Factors
Learning objectives
Factors are used to store categorical variables, i.e. variables that take a limited number of different values. Categorical variables enter statistical models differently than continuous variables, which is why R developers have created a specific type of data to ensure that the modeling functions will handle this data correctly. Another reason why factors were created is that they store data in levels to reduce data redundancy and save a lot of space in the memory.
Here you will learn how to create and manipulate factors.
Factors
Factors are stored as a vector of strings - the levels.
Convert a vector
To create a factor, we use the function factor()

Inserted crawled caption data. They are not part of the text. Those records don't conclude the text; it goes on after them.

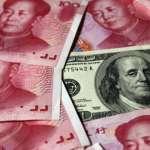 銀行家觀點:人民幣邁向世界主要儲備貨幣之長路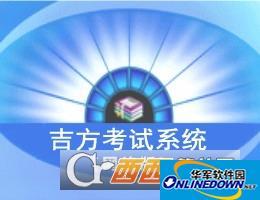 吉方教育考试系统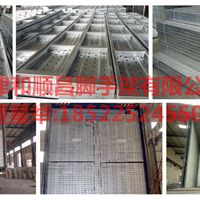 天津工厂供应热镀锌钢跳板 平撑 方撑 脚手架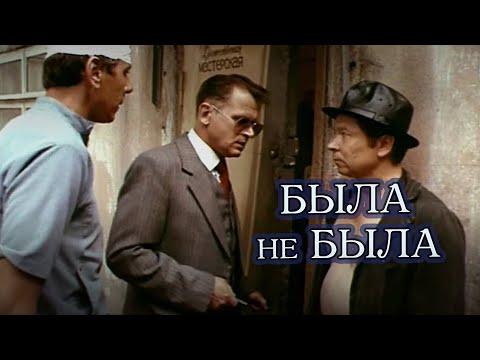 «Была не была», 2-я серия, Одесская киностудия, 1986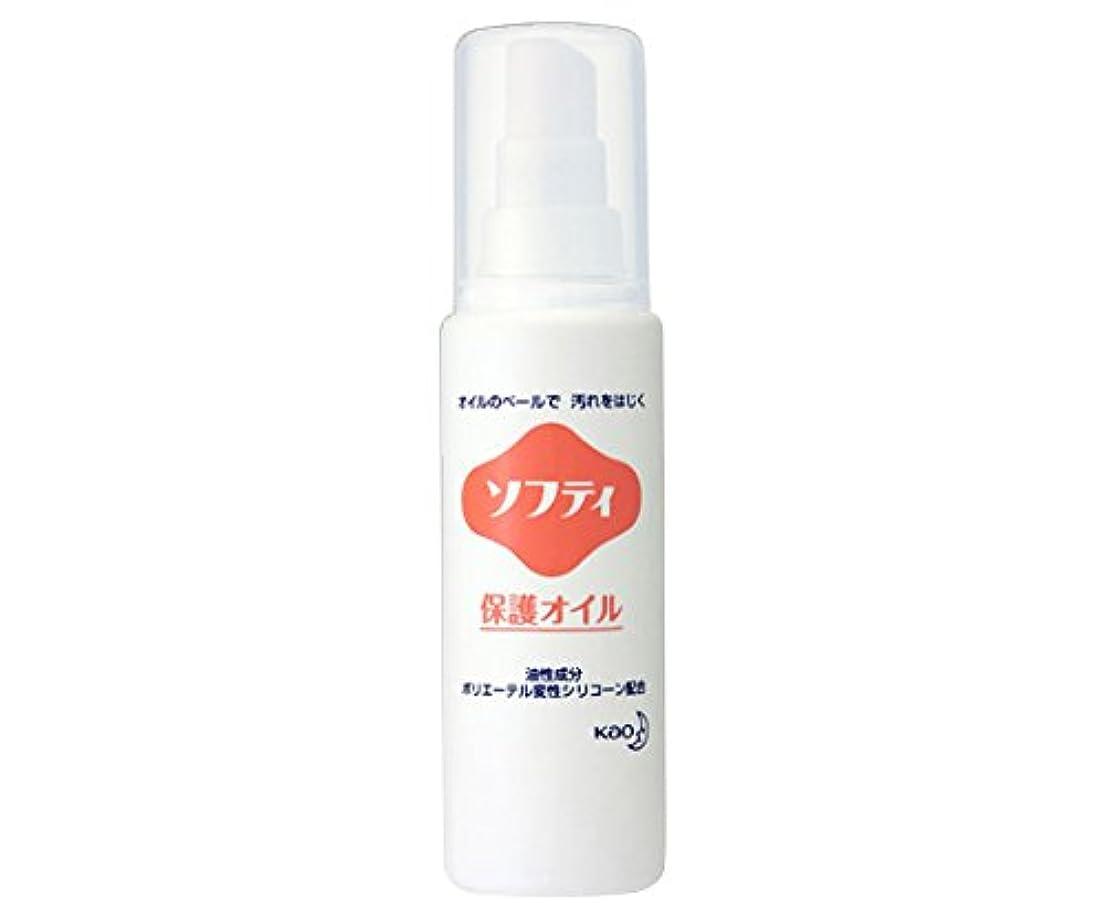 ソフティ 保護オイル 90mL (花王プロフェッショナルシリーズ)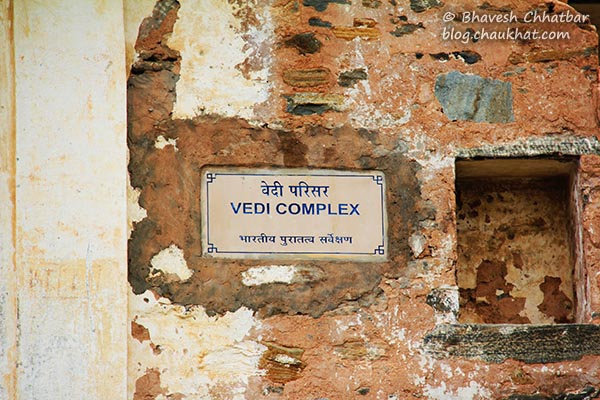 Vedi Complex of Kumbhalgarh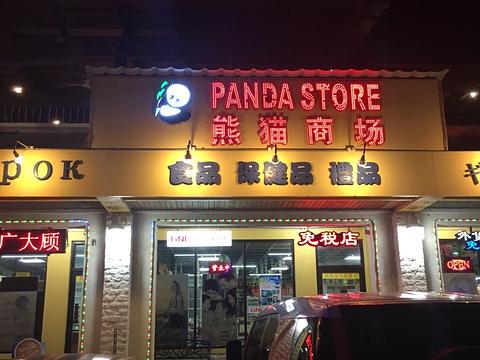 熊猫商店旅游景点图片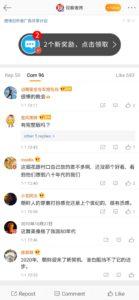民間団体っぽいアカウントで記事を配信する中国SNS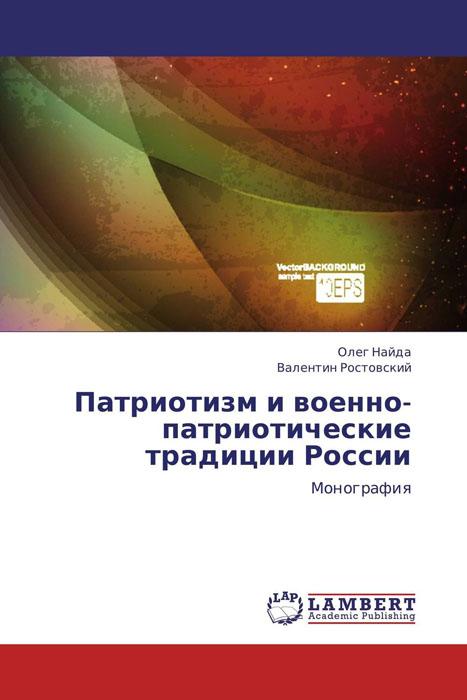 Патриотизм и военно-патриотические традиции России исторический лексикон xviii век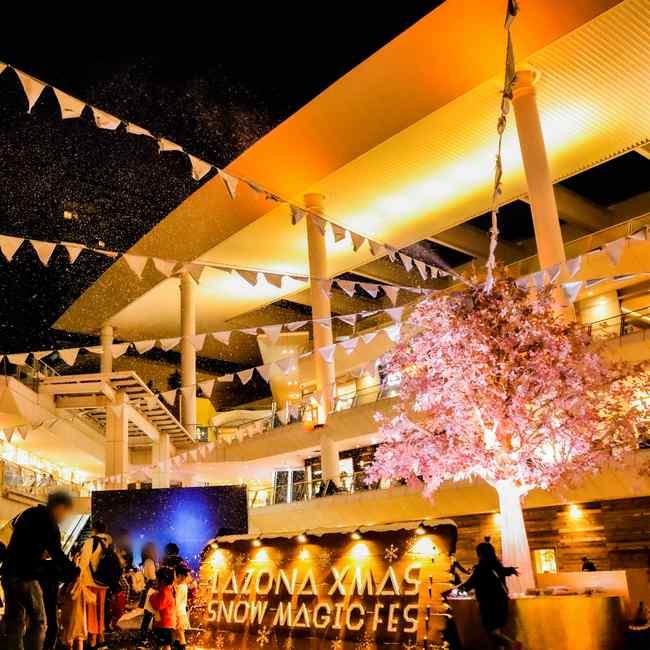 クリスマスマーケットやアーティストライブも!ラゾーナ川崎プラザの「LAZONA XMAS SNOW MAGIC FES」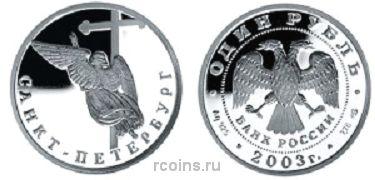 1 рубль 2003 года Ангел на шпиле собора Петропавловской крепости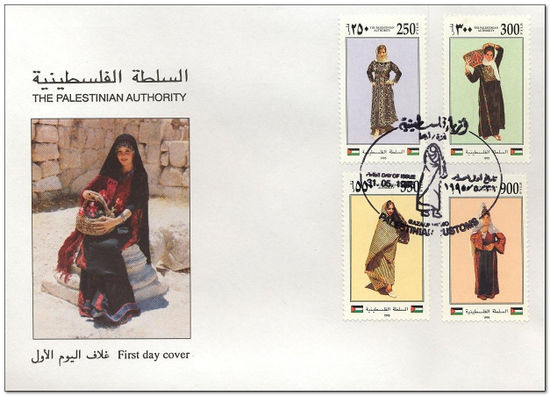 Palestine Authority 1995 Traditional Womens Costumes fdc.jpg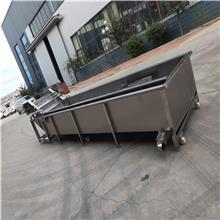 毛豆蒸煮生产线 放心机械水产品蒸煮生产线 油菜漂烫机
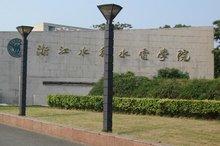 浙江水利水電學院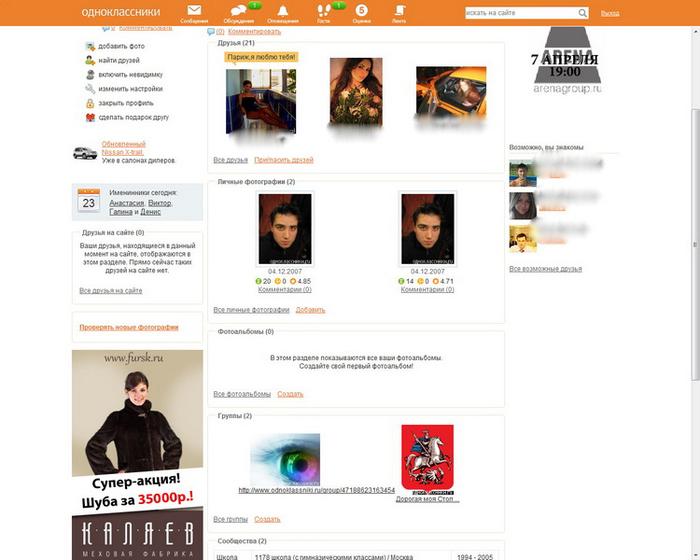 Убрать рекламу Odnoklassniki.ru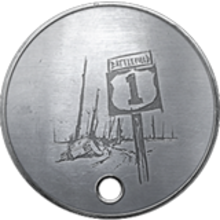 Road to Battlefield 1 Dog Tag.png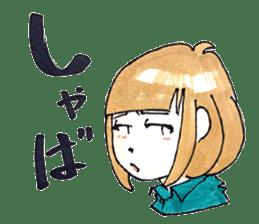 hakata girl and kitakyu boy sticker #83962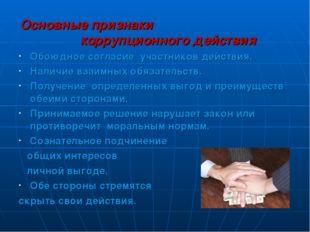 Основные признаки коррупционного действия Обоюдное согласие участников действ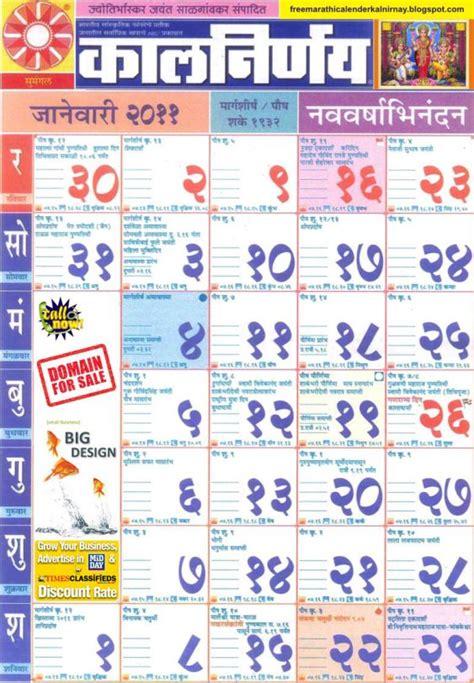 september month 2016 marathi marathi calender 2011 kalnirnay free download pdf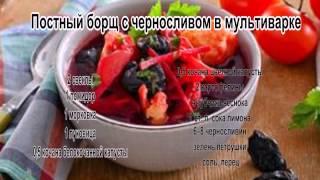 Популярный суп в русской кухне.Постный борщ с черносливом в мультиварке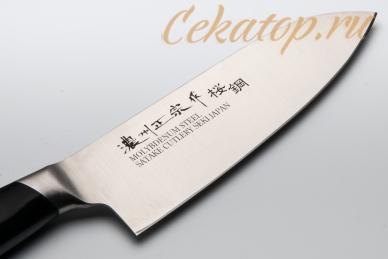 Нож Sakura Small Santoku 150 мм Satake, Япония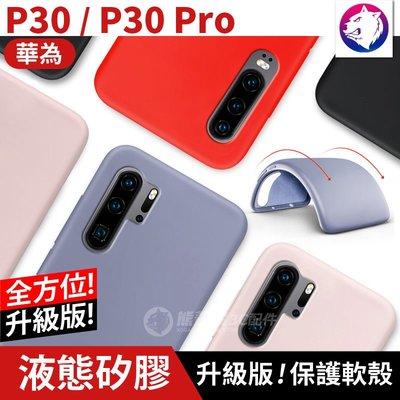 全新升級版【快速出貨】華為 P30 Pro 液態矽膠 手機殼 軟殼 保護殼 P30PRO 包邊 防摔殼 防撞殼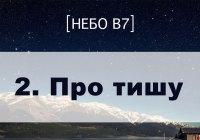 [Небо в7] — 2. Про тишу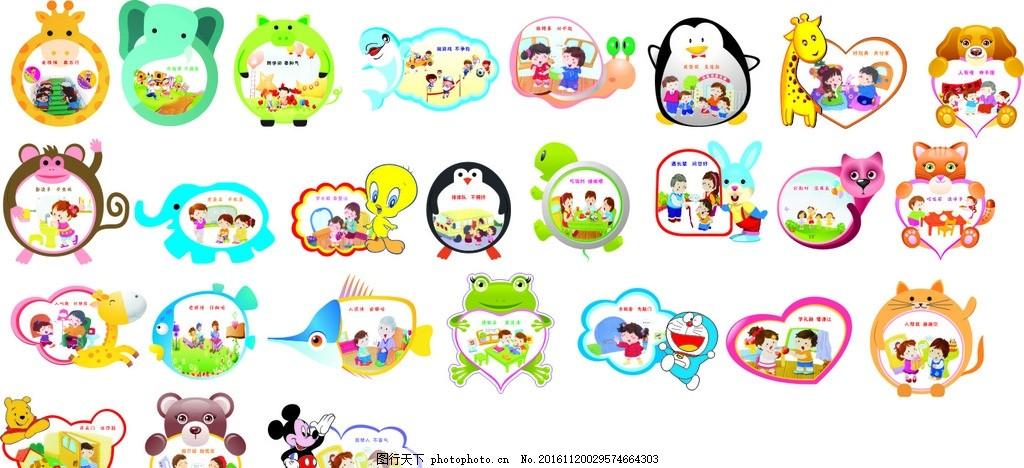幼儿园异形牌 幼儿礼仪 卡通异形 卡通动物 幼儿异形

. The only required argument to factor is a vector of values which will be returned as a vector of factor values. Both numeric and character variables can be made into factors, but a factor’s levels will always be character values. You can see the possible levels for a factor through the levels()
command.
# Transform character vector into a factor
gender = c("male","female","female","male","female","female")
gender.fac = factor(gender)
gender.fac
## [1] male female female male female female
## Levels: female male
You can examine the structure of a factor function by using str(gender.fac)
# examine the structure of the factor gender.fac
str(gender.fac)
## Factor w/ 2 levels "female","male": 2 1 1 2 1 1
You can see that gender.fac is a factor with 2 levels. The function factor
converted the character vector into a vector of integer values. “Female” is the first level encoded as 1 whereas the “Male” is the second level, encoded as 2.
We can see that creating a factor is an efficient way to store a vector of character values, because each unique character value is stored only once, and the data itself is stored as a vector of integers.
Changing the order of the levels
The levels of a factor are used when displaying the factor. By default, when factoring a vector of string, the levels are generated using alphabetic order. In the previous example, this is why “female” were assigned to 1, and “male” were assigned to 2.
You can change these levels when you create a factor by passing a vector with the new values through the levels= argument
.
To convert the vector gender into a factor where male is coded 1, and female is coded 2, we use the following command:
gender
## [1] "male" "female" "female" "male" "female" "female"
gender.fac2 = factor(gender, levels=c("male", "female"))
gender.fac2
## [1] male female female male female female
## Levels: male female
str(gender.fac2)
## Factor w/ 2 levels "male","female": 1 2 2 1 2 2
The manipulation of factor levels becomes very interesting when you want to control the order of appearance of the different levels.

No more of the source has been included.